# amp cutting out on ignition and high bass



## jimmacdougle (Sep 9, 2009)

I have a sony explod 250watt amp powering 2 alpine s type 6x9s.

the problem i am having seems to be random but i think its a lil more than that. when i was installing it i took e couple of shortcuts that may cause the problem but when i do something else it contradicts the first problem. I have no idea wat it could be iv tried everything i could think of.

the head deck i have has no remote wire so i hooked up the remote on the amp to the the power i have running into the amp which is coming from an accessory line from the engine bay. the amp is getting full power as i have tested it with a voltage meter. the speakers are also working when the accessory is turned on but cuts out and goes into protect mode, when i turn it up a little or turn the bass up. i got it to a level i was ok with then went to move my car thinking the problem was solved but they didnt work when i turned on the ignition:upset:. the amp went into protect mode and the led turned from green to red like it does when i turn it up. i cant work out why its doing this, iv put in heaps of new head decks, speakers, subs and amps in my own cars aswell as mates and have all worked fine. i know enough to do a lil wiring and a simple swap but this is way beyond my knowledge. somebody please help me i dont want to put the speakers back onto the head deck. :4-dontkno


----------



## jaggerwild (May 21, 2007)

The power line should be hooked into a line that always has power, the turn on lead should go to your ignition. You maybe over powering the 6X9 with an amp, as the head unit will put out enough for the 6X9.

▶ _Extracted material_
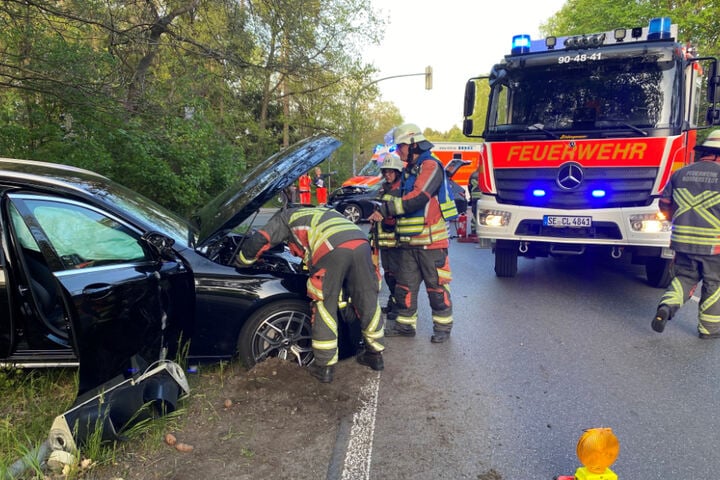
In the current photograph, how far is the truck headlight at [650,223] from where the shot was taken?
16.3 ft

---

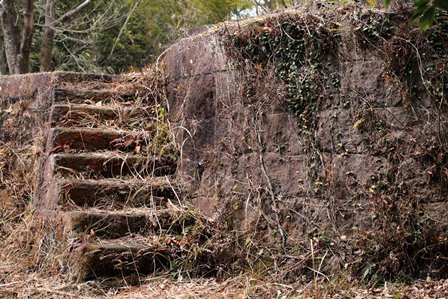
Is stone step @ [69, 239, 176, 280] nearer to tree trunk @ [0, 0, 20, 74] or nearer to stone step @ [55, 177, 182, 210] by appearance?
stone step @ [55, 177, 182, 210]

▶ _What to do_
In the car amp thread, where does the reply say the amp's turn-on lead should be connected?

▶ _Solution to the exercise_
To the ignition.